What to work on
Copy out the article on the reputation of neural networks word for word, from its title through its last sentence.

Text section
The Unreasonable Reputation of Neural Networks

January 12, 2016

It is hard not to be enamoured by deep learning nowadays, watching neural networks show off their endless accumulation of new tricks. There are, as I see it, at least two good reasons to be impressed:

(1) Neural networks can learn to model many natural functions well, from weak priors.
The idea of marrying hierarchical, distributed representations with fast, GPU-optimised gradient calculations has turned out to be very powerful indeed. The early days of neural networks saw problems with local optima, but the ability to train deeper networks has solved this and allowed backpropagation to shine through. After baking in a small amount of domain knowledge through simple architectural decisions, deep learning practitioners now find themselves with a powerful class of parameterised functions and a practical way to optimise them.

The first such architectural decisions were the use of either convolutions or recurrent structure, to imbue models with spatial and temporal invariances. From this alone, neural networks excelled in image classification, speech recognition, machine translation, atari games, and many more domains. More recently, mechanisms for top-down attention over inputs have shown their worth in image and natural language tasks, while differentiable memory modules such as tapes and stacks have even enabled networks to learn the rules of simple algorithms from only input-output pairs.

Provided data
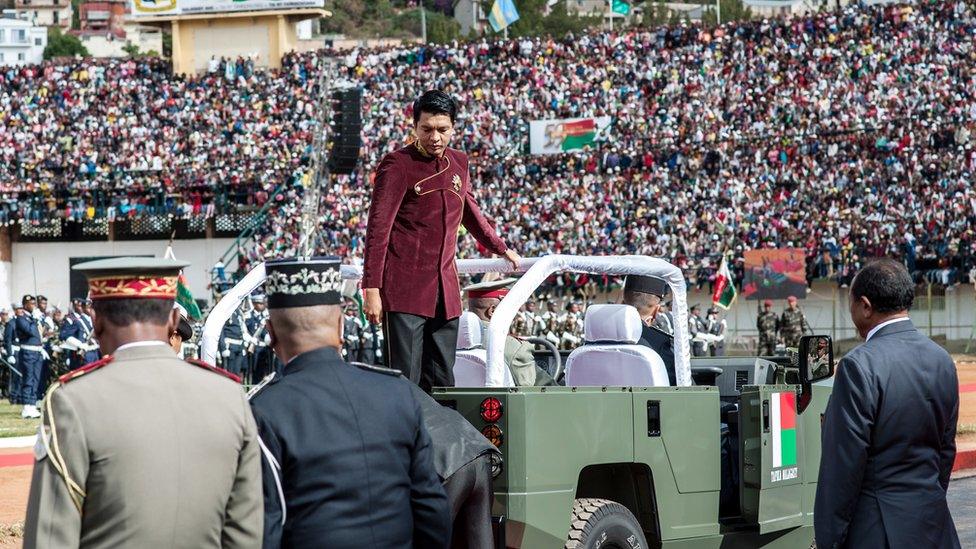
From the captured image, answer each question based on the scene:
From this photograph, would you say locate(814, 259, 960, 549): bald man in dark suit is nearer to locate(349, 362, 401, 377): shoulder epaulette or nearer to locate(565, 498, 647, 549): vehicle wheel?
locate(565, 498, 647, 549): vehicle wheel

Exercise output
The Unreasonable Reputation of Neural Networks

January 12, 2016

It is hard not to be enamoured by deep learning nowadays, watching neural networks show off their endless accumulation of new tricks. There are, as I see it, at least two good reasons to be impressed:

(1) Neural networks can learn to model many natural functions well, from weak priors.
The idea of marrying hierarchical, distributed representations with fast, GPU-optimised gradient calculations has turned out to be very powerful indeed. The early days of neural networks saw problems with local optima, but the ability to train deeper networks has solved this and allowed backpropagation to shine through. After baking in a small amount of domain knowledge through simple architectural decisions, deep learning practitioners now find themselves with a powerful class of parameterised functions and a practical way to optimise them.

The first such architectural decisions were the use of either convolutions or recurrent structure, to imbue models with spatial and temporal invariances. From this alone, neural networks excelled in image classification, speech recognition, machine translation, atari games, and many more domains. More recently, mechanisms for top-down attention over inputs have shown their worth in image and natural language tasks, while differentiable memory modules such as tapes and stacks have even enabled networks to learn the rules of simple algorithms from only input-output pairs.